• Material provided
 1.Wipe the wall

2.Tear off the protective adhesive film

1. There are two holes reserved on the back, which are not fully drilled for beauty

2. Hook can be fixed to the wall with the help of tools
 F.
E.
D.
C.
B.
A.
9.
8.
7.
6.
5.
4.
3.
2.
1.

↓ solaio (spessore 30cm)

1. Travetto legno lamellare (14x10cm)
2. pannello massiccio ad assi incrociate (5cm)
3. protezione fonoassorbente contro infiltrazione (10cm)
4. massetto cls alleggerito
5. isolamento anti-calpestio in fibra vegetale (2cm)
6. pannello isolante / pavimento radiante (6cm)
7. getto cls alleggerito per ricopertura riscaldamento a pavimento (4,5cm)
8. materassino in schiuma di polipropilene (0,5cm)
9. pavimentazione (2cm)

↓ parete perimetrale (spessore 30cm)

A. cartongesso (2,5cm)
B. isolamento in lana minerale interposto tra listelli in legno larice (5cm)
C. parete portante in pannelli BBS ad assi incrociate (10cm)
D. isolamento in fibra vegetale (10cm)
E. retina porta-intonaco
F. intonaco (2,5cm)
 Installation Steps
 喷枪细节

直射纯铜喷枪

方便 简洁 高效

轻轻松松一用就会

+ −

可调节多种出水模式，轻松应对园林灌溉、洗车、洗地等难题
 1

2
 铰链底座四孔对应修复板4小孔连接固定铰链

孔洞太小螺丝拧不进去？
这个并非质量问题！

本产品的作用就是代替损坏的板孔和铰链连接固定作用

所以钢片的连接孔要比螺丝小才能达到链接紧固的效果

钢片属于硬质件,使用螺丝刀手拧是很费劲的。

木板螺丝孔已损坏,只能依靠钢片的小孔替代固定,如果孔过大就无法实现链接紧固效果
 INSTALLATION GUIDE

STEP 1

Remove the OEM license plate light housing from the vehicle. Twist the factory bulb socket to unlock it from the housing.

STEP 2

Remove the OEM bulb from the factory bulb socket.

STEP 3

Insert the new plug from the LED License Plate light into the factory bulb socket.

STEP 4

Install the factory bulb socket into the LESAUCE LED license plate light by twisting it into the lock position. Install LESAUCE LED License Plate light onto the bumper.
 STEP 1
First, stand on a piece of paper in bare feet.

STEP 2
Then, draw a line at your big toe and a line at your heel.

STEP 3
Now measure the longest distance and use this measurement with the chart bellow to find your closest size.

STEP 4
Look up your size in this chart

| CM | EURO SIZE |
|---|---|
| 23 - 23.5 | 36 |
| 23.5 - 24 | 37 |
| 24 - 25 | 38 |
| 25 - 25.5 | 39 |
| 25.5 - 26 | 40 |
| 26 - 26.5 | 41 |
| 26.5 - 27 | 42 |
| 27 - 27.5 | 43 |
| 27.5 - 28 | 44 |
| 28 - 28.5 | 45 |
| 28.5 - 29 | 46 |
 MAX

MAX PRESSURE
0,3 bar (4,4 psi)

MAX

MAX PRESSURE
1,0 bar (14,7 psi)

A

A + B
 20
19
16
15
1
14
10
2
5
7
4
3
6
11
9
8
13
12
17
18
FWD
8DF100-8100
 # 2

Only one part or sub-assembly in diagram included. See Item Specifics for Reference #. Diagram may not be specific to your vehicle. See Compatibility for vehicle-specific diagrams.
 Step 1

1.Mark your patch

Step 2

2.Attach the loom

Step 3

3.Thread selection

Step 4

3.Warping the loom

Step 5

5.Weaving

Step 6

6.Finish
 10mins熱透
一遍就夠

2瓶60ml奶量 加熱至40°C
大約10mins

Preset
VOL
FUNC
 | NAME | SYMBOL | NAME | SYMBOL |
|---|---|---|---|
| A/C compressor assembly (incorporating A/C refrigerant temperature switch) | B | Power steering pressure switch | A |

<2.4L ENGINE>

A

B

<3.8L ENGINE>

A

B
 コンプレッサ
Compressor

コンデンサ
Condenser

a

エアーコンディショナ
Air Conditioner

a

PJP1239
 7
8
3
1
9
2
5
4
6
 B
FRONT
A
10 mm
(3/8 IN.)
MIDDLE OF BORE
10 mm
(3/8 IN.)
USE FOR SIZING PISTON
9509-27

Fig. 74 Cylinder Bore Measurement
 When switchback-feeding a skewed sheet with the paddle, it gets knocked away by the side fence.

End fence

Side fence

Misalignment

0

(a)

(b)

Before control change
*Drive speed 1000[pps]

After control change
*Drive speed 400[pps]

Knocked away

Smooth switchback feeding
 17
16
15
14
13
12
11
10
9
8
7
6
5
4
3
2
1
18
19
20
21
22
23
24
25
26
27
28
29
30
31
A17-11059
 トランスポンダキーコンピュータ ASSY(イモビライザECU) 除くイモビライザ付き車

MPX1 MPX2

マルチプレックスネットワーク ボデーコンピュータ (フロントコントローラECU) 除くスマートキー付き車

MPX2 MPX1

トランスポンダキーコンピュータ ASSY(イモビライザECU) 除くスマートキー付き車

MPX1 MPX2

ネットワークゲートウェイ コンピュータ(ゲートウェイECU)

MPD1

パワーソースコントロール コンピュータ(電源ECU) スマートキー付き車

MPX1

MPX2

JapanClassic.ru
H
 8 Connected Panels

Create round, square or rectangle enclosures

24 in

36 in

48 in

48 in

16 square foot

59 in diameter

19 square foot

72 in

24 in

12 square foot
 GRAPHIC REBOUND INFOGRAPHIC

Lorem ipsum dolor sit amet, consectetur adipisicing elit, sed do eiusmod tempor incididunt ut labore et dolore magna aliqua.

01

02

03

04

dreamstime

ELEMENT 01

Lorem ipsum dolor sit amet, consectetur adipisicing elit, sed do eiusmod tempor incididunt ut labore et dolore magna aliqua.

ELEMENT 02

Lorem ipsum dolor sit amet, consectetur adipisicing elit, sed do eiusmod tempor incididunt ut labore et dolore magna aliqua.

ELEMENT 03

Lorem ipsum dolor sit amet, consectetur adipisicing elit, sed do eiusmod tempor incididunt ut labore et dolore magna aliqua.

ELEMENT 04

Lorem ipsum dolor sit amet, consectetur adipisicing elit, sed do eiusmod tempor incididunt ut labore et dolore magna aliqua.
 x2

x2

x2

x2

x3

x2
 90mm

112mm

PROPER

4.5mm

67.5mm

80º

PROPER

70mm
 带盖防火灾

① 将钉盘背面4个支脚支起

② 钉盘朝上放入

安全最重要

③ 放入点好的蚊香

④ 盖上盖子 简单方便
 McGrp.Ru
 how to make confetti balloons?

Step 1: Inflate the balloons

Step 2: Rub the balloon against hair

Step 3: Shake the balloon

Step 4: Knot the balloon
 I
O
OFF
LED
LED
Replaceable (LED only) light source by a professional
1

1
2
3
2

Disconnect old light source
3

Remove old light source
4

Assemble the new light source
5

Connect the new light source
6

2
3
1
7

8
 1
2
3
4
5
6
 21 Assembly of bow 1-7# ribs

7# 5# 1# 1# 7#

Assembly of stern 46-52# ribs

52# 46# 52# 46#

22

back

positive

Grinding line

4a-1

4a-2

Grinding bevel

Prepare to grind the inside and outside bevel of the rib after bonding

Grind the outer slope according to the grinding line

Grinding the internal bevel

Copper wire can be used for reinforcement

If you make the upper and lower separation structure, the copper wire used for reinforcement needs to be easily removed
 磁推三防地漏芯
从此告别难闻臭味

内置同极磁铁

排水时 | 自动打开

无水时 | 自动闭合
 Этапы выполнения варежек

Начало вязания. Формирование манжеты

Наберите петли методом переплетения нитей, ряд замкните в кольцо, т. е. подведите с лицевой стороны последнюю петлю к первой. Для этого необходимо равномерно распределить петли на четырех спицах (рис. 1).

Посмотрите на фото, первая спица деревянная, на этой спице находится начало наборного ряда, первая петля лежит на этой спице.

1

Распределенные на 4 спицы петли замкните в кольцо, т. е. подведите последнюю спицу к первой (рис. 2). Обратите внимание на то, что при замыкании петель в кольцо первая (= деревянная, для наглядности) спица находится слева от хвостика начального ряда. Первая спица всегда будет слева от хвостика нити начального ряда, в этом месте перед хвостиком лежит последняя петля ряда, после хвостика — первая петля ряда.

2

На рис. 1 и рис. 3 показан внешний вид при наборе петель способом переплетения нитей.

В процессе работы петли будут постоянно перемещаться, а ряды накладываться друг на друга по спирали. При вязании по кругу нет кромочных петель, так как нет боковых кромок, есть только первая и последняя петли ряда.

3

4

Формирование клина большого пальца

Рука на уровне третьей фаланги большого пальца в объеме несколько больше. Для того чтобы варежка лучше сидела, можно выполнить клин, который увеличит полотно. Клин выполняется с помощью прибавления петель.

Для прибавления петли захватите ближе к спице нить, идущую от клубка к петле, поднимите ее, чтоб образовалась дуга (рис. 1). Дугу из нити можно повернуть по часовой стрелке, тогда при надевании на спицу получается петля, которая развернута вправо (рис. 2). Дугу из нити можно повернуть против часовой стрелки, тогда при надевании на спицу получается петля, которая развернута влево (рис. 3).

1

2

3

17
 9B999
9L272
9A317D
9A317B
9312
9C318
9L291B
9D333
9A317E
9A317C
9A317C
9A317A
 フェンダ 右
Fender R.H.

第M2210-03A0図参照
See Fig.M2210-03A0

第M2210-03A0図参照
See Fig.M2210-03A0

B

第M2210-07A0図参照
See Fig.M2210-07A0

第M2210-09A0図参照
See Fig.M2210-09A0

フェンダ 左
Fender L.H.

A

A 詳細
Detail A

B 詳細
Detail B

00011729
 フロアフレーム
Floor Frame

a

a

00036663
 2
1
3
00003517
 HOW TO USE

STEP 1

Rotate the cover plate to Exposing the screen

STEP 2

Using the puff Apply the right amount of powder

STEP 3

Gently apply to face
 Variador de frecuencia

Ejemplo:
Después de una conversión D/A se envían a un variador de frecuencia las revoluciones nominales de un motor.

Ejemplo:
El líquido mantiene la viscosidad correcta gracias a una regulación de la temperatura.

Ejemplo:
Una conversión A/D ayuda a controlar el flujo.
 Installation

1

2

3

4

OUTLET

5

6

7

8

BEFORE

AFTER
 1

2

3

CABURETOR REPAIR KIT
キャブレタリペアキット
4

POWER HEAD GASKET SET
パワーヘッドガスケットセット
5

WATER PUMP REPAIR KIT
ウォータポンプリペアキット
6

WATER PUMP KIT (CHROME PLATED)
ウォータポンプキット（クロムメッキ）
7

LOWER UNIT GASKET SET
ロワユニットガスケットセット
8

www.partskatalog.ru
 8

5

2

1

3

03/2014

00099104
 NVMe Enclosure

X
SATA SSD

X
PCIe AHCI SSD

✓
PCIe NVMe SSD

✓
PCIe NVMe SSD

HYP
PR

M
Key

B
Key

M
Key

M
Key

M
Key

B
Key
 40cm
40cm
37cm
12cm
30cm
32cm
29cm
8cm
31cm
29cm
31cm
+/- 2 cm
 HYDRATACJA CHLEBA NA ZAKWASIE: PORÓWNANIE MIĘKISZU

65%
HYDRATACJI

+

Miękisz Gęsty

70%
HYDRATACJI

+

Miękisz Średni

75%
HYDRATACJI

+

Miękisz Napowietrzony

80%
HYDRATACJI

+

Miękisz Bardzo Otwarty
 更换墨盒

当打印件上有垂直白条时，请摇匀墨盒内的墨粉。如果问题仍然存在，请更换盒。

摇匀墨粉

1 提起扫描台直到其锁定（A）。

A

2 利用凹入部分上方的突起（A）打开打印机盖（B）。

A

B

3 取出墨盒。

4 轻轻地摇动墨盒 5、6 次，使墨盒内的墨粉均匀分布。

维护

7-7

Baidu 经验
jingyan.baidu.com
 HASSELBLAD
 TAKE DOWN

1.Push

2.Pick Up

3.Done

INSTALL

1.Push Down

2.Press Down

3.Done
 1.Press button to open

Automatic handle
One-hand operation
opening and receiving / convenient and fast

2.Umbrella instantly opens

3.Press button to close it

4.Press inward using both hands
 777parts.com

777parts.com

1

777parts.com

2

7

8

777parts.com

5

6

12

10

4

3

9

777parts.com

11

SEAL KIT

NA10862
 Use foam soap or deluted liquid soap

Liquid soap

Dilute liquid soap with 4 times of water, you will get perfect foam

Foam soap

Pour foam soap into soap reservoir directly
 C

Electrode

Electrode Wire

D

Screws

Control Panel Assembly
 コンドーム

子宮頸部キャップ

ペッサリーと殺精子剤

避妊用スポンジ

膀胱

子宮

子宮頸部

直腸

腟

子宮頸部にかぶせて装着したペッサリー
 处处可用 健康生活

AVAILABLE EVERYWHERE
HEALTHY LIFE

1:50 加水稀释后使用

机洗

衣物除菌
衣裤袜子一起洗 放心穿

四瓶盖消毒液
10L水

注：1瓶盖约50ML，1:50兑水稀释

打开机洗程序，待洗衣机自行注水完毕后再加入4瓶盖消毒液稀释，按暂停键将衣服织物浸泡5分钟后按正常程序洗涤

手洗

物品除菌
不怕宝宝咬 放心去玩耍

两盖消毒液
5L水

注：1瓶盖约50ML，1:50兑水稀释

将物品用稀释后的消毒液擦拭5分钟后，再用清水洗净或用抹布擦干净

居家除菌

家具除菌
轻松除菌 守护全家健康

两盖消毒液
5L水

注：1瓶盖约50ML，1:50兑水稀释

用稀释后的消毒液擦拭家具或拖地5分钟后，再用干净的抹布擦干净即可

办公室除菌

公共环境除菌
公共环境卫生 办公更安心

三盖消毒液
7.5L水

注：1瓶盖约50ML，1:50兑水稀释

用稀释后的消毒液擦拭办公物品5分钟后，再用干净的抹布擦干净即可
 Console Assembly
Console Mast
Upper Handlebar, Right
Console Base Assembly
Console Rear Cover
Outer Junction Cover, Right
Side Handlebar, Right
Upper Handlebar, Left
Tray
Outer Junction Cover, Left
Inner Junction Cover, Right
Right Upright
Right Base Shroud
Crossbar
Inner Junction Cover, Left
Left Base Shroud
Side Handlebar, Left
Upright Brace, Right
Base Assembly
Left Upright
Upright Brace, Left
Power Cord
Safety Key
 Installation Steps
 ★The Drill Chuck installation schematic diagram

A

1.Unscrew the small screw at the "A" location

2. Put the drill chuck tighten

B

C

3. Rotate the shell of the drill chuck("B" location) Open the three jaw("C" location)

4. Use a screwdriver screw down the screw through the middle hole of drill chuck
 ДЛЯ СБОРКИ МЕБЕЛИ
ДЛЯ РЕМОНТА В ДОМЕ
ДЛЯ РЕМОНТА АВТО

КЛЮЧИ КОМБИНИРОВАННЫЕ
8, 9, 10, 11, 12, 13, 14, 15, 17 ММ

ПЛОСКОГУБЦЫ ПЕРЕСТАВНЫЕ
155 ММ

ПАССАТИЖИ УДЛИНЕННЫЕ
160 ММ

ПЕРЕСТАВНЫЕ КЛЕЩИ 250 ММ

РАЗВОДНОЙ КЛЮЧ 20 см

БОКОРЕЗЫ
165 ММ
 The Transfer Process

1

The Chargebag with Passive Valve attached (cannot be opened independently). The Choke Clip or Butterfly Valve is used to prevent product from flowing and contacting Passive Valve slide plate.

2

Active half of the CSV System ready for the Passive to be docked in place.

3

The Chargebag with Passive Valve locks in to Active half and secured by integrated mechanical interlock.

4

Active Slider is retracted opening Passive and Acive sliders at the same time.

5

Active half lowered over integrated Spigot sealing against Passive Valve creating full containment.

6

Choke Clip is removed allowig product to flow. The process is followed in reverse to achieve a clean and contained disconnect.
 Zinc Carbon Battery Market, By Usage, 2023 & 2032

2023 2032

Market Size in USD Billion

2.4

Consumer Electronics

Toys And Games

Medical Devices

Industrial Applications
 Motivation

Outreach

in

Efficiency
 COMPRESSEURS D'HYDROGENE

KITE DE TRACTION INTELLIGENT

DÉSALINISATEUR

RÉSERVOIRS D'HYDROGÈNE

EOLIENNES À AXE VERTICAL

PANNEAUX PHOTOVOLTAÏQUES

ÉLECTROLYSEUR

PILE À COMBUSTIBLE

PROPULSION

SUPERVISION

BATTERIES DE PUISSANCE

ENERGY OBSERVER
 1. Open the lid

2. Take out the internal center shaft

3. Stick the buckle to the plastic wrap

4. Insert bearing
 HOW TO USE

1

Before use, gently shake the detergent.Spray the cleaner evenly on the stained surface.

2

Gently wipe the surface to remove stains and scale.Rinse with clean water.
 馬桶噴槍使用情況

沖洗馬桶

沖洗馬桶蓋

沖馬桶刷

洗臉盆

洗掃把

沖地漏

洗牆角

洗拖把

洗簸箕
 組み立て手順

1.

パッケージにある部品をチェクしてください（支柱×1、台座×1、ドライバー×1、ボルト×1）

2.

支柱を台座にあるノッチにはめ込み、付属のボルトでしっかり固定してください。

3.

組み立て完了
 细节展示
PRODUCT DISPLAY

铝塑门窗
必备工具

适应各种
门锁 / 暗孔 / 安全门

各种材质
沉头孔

• Aim of the exercise
Print, please, the lines from the first line of the material through the line that contains "1. Travetto legno lamellare (14x10cm)", exactly as written and with nothing added.

• Result for this exercise
 1.Wipe the wall

2.Tear off the protective adhesive film

1. There are two holes reserved on the back, which are not fully drilled for beauty

2. Hook can be fixed to the wall with the help of tools
 F.
E.
D.
C.
B.
A.
9.
8.
7.
6.
5.
4.
3.
2.
1.

↓ solaio (spessore 30cm)

1. Travetto legno lamellare (14x10cm)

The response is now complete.